→ Passage shown
/---
#980839 RFP: rnnoise -- noise suppression library based on a recurrent neural network

Package:
wnpp
Source:
wnpp
Submitter:
Petter Reinholdtsen
Date:
2025-11-29 16:48:12 UTC
Severity:
wishlist
#980839#5
Date:
2021-01-22 23:31:23 UTC
From:
To:
* Package name    : rnnoise
  Version         : n/a git repo
  Upstream Author : Jean-Marc Valin <jmvalin@jmvalin.ca>
* URL             : https://gitlab.xiph.org/xiph/rnnoise
* License         : BSD
  Programming Lang: C
  Description     : noise suppression library based on a recurrent neural network

This library is used by one of the VLC modules, see
<URL: http://git.videolan.org/?p=vlc.git;a=blob;f=modules/audio_filter/rnnoise.c;h=34229f0012487ffe00f932238b8d990e861e3b22;hb=HEAD#l77 >.

#980839#10
Date:
2021-01-22 23:55:56 UTC
From:
To:
I discovered in
<URL: https://github.com/xiph/rnnoise/issues/137 > that both Mumble and
OBS Studio can use rnnoise.  So three Debian packages would use it.

#980839#17
Date:
2021-02-01 08:19:03 UTC
From:
To:
It has been made clear in this Hacker News subthread that the RNNoise
model has been trained in part using proprietary data:

https://news.ycombinator.com/item?id=25978309

#980839#22
Date:
2021-02-01 17:54:57 UTC
From:
To:
respect to that thread and the Debian Machine Learning and Software
Freedom policy proposal:


https://salsa.debian.org/deeplearning-team/ml-policy/-/blob/master/ML-Policy.rst

There was some confusion because Mozilla collected public data
submissions for the project. According to author Jean-Marc Valin, these
data were *not used* to train the currently-published rnnoise model,
which was instead trained on other free and non-free data sets.

The crowdsourced data set was published under a CC0 license and is
available for further work, but it needs cleaning and characterization
before it can be directly useful for training.

Data download: https://media.xiph.org/rnnoise/
Original click-through soliciting license agreement from submittors:
https://web.archive.org/web/20171003052023/https://people.xiph.org/~jm/demo/rnnoise/donate.html

So, rnnoise falls under the "toxic candy" model classification in the
policy proposal.

It's good to have names for these situations, and definitely good to
ask for public data for training models, but I don't think it would be
reasonable to block packaging rnnoise based on this criterion.
Compression technologies, whether for voice, music, images, or video
have all been tested and tuned against source data which is not all
publicly redistributable. For example, the codebooks of the speex
codec, part of Debian since 2002, were trained on some of the same
proprietary datasets as the default rnnoise model. Even the Linux
kernel is tuned using proprietary workloads.

Recent interest in machine learning has made better tools for model
training available, bringing us closer to applying the modification
aspect of software freedom to parameter sets used to configure
software. That's a step forward. Deciding that new models must reach a
higher bar than established code would be a step back.

#980839#27
Date:
2024-04-15 07:14:55 UTC
From:
To:
available data.  Time to see if rnnoise can go into Debian?
\---
→ Stored data
/---
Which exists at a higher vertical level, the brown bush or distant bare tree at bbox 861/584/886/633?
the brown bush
\---
/---
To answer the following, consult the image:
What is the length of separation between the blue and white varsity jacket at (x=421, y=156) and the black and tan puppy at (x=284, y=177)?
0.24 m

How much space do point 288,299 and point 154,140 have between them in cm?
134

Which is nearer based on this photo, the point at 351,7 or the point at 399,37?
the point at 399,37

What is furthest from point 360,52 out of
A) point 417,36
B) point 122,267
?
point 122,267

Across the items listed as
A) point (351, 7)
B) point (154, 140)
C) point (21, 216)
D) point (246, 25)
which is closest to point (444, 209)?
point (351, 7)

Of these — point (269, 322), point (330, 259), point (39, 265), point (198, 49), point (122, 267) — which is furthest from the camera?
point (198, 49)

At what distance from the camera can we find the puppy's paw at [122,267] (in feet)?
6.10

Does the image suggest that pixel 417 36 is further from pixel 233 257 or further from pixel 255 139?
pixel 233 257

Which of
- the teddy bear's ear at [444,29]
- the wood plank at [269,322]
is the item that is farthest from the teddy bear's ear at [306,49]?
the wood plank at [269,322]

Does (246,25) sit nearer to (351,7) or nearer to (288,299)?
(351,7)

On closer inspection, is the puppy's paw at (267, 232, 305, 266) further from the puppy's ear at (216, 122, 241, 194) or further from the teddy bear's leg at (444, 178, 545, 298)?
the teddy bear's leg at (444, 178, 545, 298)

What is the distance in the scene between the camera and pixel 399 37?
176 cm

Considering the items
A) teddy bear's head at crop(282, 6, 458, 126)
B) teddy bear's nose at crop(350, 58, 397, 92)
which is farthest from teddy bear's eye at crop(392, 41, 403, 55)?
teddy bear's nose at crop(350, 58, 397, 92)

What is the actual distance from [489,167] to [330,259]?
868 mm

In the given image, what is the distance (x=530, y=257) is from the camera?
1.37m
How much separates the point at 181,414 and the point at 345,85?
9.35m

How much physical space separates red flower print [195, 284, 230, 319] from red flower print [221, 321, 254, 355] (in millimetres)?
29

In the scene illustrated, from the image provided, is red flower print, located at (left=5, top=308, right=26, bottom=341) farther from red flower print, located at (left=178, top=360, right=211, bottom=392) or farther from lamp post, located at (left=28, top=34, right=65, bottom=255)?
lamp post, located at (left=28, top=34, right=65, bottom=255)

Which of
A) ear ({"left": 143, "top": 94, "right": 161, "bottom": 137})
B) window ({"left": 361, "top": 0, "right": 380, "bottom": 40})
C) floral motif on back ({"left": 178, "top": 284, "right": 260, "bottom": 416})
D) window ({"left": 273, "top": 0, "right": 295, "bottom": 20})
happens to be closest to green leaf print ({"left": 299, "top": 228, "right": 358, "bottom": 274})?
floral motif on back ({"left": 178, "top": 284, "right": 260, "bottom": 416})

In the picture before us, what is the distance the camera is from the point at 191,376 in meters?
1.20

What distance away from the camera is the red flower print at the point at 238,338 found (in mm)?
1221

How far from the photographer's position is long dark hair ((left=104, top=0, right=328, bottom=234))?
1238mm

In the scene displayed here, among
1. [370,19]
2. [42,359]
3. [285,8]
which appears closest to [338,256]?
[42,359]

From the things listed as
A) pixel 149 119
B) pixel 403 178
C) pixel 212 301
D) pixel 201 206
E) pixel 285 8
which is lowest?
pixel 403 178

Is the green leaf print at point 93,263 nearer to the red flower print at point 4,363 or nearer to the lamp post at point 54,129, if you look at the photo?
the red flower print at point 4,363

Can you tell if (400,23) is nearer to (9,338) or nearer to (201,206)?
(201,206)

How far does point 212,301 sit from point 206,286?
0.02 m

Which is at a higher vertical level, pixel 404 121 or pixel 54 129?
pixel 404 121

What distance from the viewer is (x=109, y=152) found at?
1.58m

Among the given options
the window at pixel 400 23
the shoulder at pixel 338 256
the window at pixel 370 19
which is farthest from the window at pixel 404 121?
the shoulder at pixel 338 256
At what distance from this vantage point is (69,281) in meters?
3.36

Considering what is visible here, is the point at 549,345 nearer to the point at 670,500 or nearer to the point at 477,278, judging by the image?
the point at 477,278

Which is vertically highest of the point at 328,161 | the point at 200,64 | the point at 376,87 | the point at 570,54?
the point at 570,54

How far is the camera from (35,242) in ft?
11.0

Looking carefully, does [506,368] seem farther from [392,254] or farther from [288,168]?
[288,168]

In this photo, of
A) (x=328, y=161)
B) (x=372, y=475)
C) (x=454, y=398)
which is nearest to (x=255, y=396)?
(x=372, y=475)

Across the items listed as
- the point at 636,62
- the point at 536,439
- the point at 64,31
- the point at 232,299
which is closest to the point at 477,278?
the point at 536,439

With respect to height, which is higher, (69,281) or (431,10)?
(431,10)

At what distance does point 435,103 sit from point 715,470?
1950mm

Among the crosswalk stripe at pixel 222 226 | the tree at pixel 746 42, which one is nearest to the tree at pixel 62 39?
\---
→ Task directions
Retype the part of the rnnoise packaging thread above word for word, starting at "The crowdsourced data" and ending at "policy proposal.".

→ Response for this exercise
The crowdsourced data set was published under a CC0 license and is
available for further work, but it needs cleaning and characterization
before it can be directly useful for training.

Data download: https://media.xiph.org/rnnoise/
Original click-through soliciting license agreement from submittors:
https://web.archive.org/web/20171003052023/https://people.xiph.org/~jm/demo/rnnoise/donate.html

So, rnnoise falls under the "toxic candy" model classification in the
policy proposal.